Auto Service World
Feature   September 1, 2006   by Andrew Ross, Publisher and Editor

Little Problems are Big Problems

There is a battle waging about just how big the access to information problem is.

On the one hand, there is the aftermarket initiative branded as “Right to Repair.” It is firmly entrenched in various associations on both sides of the Canada-U.S. border, who are pushing hard the position that restricted access threatens an effective and widespread aftermarket alternative, if not the very survival of the aftermarket itself.

In support of this, the aftermarket presents a survey of 1,000 shops in the U.S., which estimates some $5.8 billion in business is being lost annually because access to information and tools is not readily available. My initial reaction was that we in Canada must be proportionally worse off, as we have less access than they do in the U.S.

Then the Consumer Reports group produces a missive that calls these claims into question. And they do it in the worst possible way for the issue: with the aftermarket’s own data. By actually dissecting the survey responses, the consumer advocacy group unloads all over the aftermarket, and the Coalition for Auto Repair Equality (CARE) in particular, which is made of many industry groups to advance the issue:

“A 2004 survey sponsored by CARE, which has persisted in introducing the bill, found that independent repair shops were turning away customers for lack of information. Of 801 U.S. repair shops polled, 59% had ‘ever’ had a problem getting needed repair information [and that the responses indicate that this] represents only 0.2 to 1.2% of the average independent shop’s monthly business,” said Consumer Reports.

“What’s more, advocates of the bill, led by the Coalition for Auto Repair Equality (CARE), which is comprised of aftermarket parts distributors and large service chains, including AutoZone, Carquest, Jiffy Lube, and NAPA, are exaggerating a problem that affects a minuscule 0.2% of auto-repair customers. A Consumer Reports analysis of CARE’s own data and of congressional testimony shows that the problem the bill addresses has already been solved.”

Now, those of us working in the aftermarket know full well that the problem is far from solved, but the latest volley of opposition should serve as a strong reminder of how opposition can come from an unexpected source. The fact that I am writing about it once again should also serve as a reminder of how sticky this issue really is. After all, isn’t it the “Consumer’s Right to Repair”? Indeed, it seems that there are those who do not believe in the magnanimity of the argument in favour of improved access.

In Canada, we have an advantage in that we can learn from the mistakes of our brethren to the south, but we are also handicapped by a culture that is not so hell-bent on treating individual choice as a consumer as if it were enshrined in the constitution.

But perhaps we should, however, do a little hammering of our own to wake up those segments of the aftermarket who are affected most. While there are many making inroads and overtures at the association levels, there has been little if any groundswell of support for the initiatives.

Only a very few incidents of information lockout get reported–I believe it to be a fraction of the total–and this gives everyone outside the industry the impression that there is no big problem.

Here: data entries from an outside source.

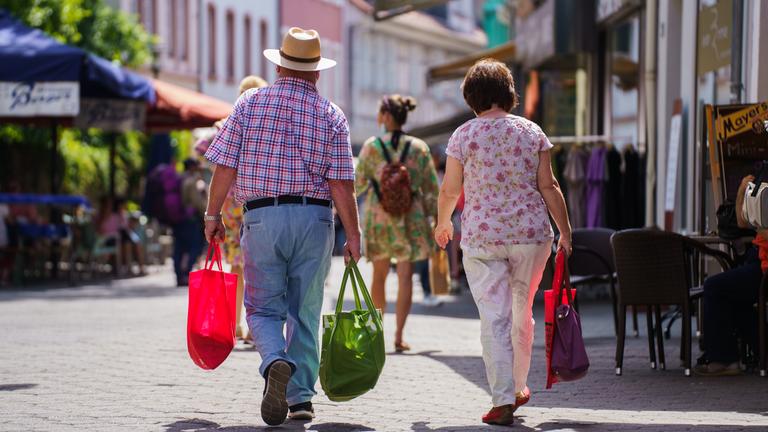 Ein Mann und eine Frau gehen durch die Steingasse in Aschaffenburg. Sie tragen Einkaufstüten und sind von hinten zu sehen.
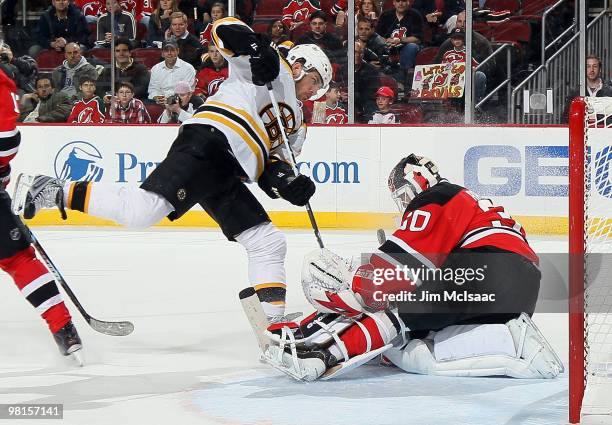 Martin Brodeur of the New Jersey Devils makes an overtime save against Mark Recchi of the Boston Bruins at the Prudential Center on March 30, 2010 in...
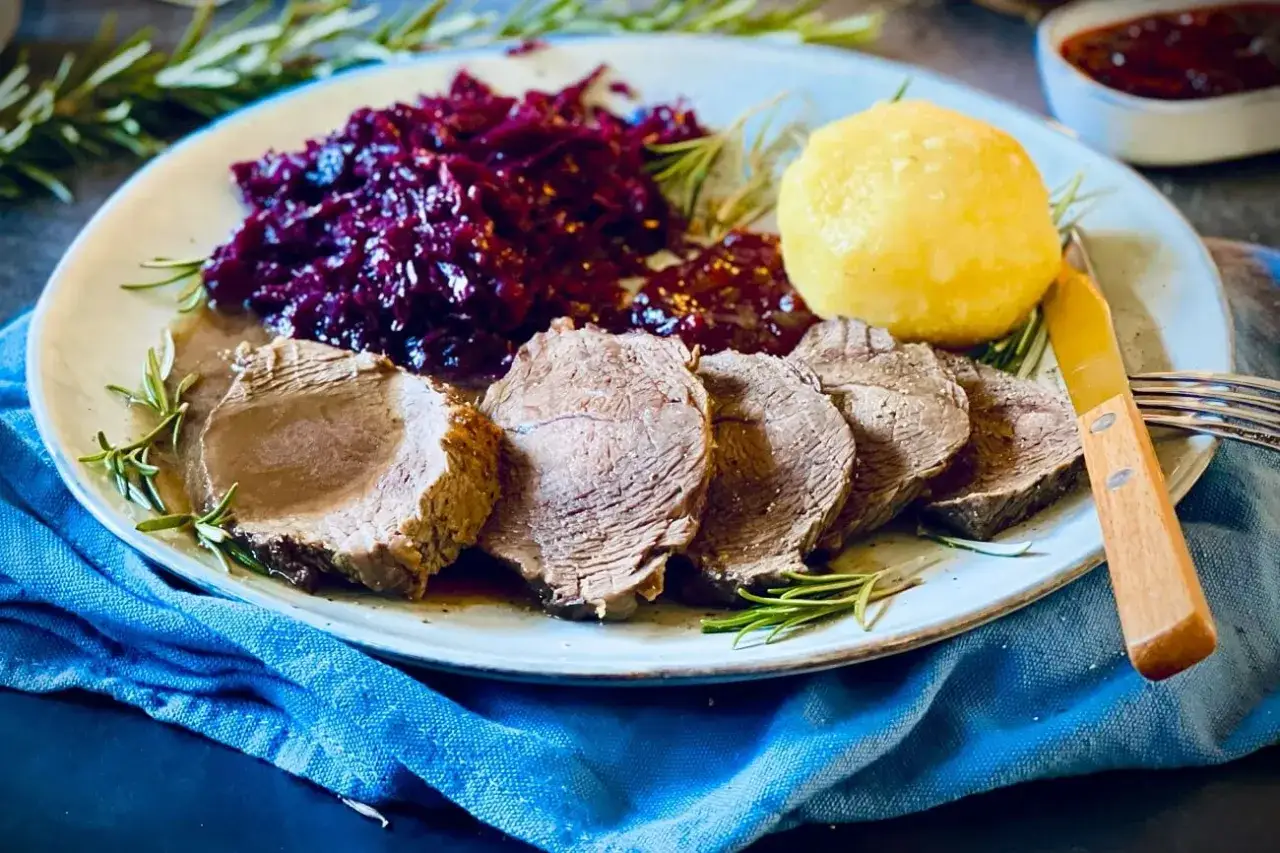 Saftiger Rinderbraten, serviert mit Rotkohl und Kl&ouml;&szlig;en &ndash; ein klassisches rinderbraten rezept, das Appetit macht.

Perhaps we also have to define what constitutes a problem. If a technician cannot find the information in a readily available repair information source, that is a problem. If he has to call a friend at a dealership, that is a problem. If he has to borrow a tool from that friend, that too is a problem. If he has to spend endless minutes hanging on the phone prying information on the location of a component out of a service advisor at a dealer, that too is a problem.

They are problems of inefficiency and lost time, which means money out the door and less satisfactory repairs. Blocking access is not just about having to send a car to the dealership; it is about not having the resources at hand, at any price, to repair it efficiently.

That hurts your customers, it hurts the consumer, and it hurts you. It’s time we all started letting people know how much.